Tarefa 1
Responda com base no excerto:
(a) Que duas Resistências são citadas a propósito da objecção de que «valores mais altos se levantam»?
(b) Onde esteve recentemente quem escreve?
(c) Quem ganhou o debate assistido?
Tarefa 2
Troque "Lógica" por "Gramática" e reescreva o trecho do excerto que começa em "Em nome de um" e termina em "falta de humildade?".

*** Excerto

Em nome de um orgulho pessoal, eu poderia desmontar este exemplo por mim próprio dado, expondo as contradições que existem entre «ser moderado» e «lutar contra», quando isso significa matar centenas de pessoas. E, naturalmente, acrescentar a isto a objecção (que foi a da Resistência francesa ou da Resistência timorense) de que «valores mais altos se levantam» em alguns momentos cruciais da História. Conheço razoavelmente as regras da Lógica e da Retórica, para poder prolongar uma disputa com seriedade. Acontece que a mera argumentação não me deixa satisfeito. Sempre que caio na tentação da argumentação, apetece-me abandonar o tabuleiro; sinto que traio algo muito mais importante. Será falta de humildade?

Tenho tentado pensar as aporias do debate de ideias, como sabes. (Quem quiser ver pode consultar as minhas reflexões aqui e aqui.) A verdade é que duvido demasiadas vezes da fecundidade da argumentação; acredito cada vez mais na fecundidade das palavras de alguns poetas e romancistas, nas palavras que brotam da condição de «absolutamente sós» (Maria Gabriela Llansol) que todos somos. Recentemente estive no Parlamento e aquilo a que assisti foi tudo menos uma luta pelo Bem Comum. No debate nunca chegou o momento dos consensos ou das concessões. Todos estavam muito interessados em marcar o seu campo ideológico e hipotéticas cedências não fariam senão parte do léxico da estratégia partidária. Ganhou, claro, o mais forte, o partido do Governo. Mas ganhou o quê? Nem deputados, nem Governo, nem aqueles que representam ganharam o que quer que seja. Perderam menos, talvez. Tal como aqueles que sobrevivem à guerra, aleijados por fora ou por dentro.

******
*** Excertos de dados

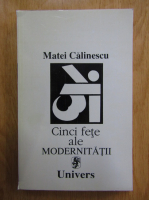 Matei Calinescu - Cinci fete ale modernitatii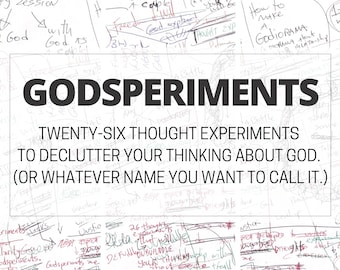 Godsperiments: videos & pdfs. Twenty-six thought experiments to declutter your thinking about God. * D.I.Y Spiritual Direction *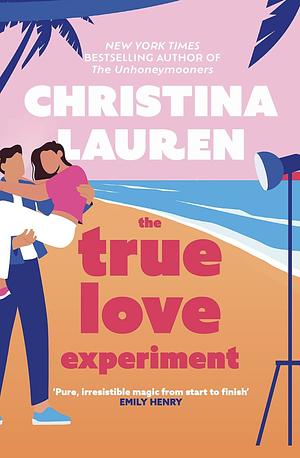 The True Love Experiment - Sie sucht im Fernsehen nach Mr Right, dabei steht er hinter der Kamera: Roman | Mit limitiertem Farbschnitt | Für Fans von 'The Soulmate Equation' der TikTok-Lieblingsautorin by Christina Lauren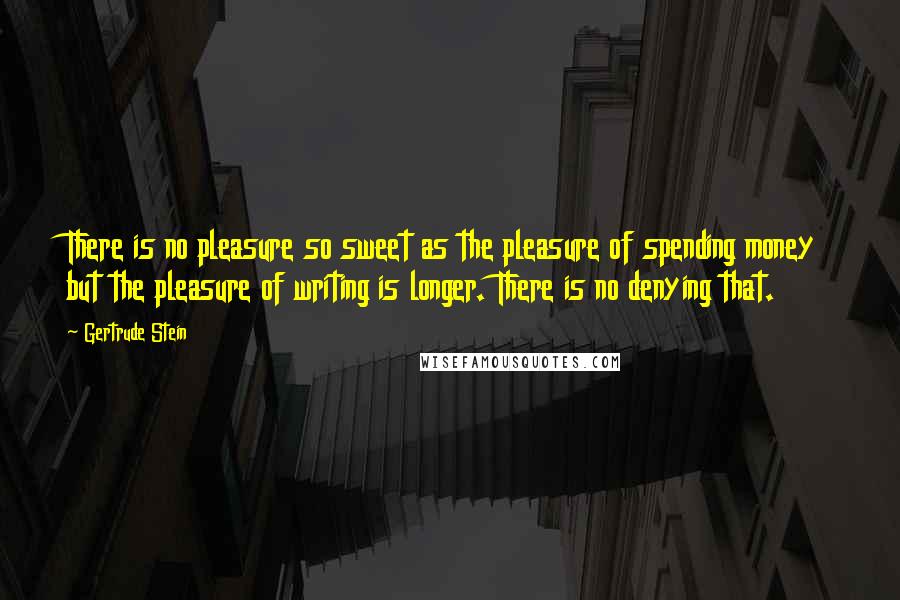 Gertrude Stein Quotes: There is no pleasure so sweet as the pleasure of spending money but the pleasure of writing is longer. There is no denying that.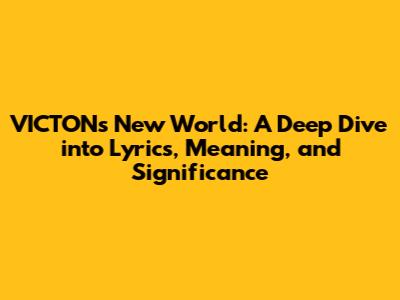 VICTON's "New World": A Deep Dive into Lyrics, Meaning, and Significance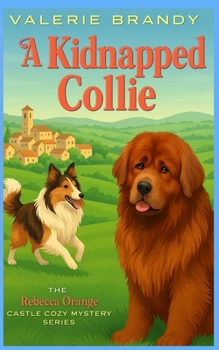Paperback A Kidnapped Collie Book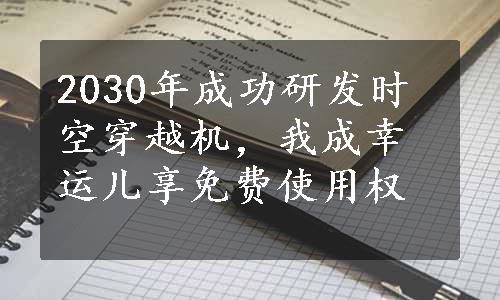 2030年成功研发时空穿越机，我成幸运儿享免费使用权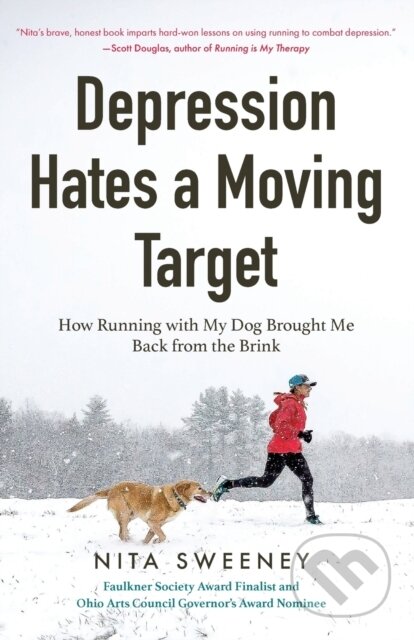 Kniha: Depression Hates a Moving Target (Nita Sweeney). , 2019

******

Resposta 1
(a) A Resistência francesa e a Resistência timorense.
(b) No Parlamento.
(c) O partido do Governo, o mais forte.

Resposta 2
Em nome de um orgulho pessoal, eu poderia desmontar este exemplo por mim próprio dado, expondo as contradições que existem entre «ser moderado» e «lutar contra», quando isso significa matar centenas de pessoas. E, naturalmente, acrescentar a isto a objecção (que foi a da Resistência francesa ou da Resistência timorense) de que «valores mais altos se levantam» em alguns momentos cruciais da História. Conheço razoavelmente as regras da Gramática e da Retórica, para poder prolongar uma disputa com seriedade. Acontece que a mera argumentação não me deixa satisfeito. Sempre que caio na tentação da argumentação, apetece-me abandonar o tabuleiro; sinto que traio algo muito mais importante. Será falta de humildade?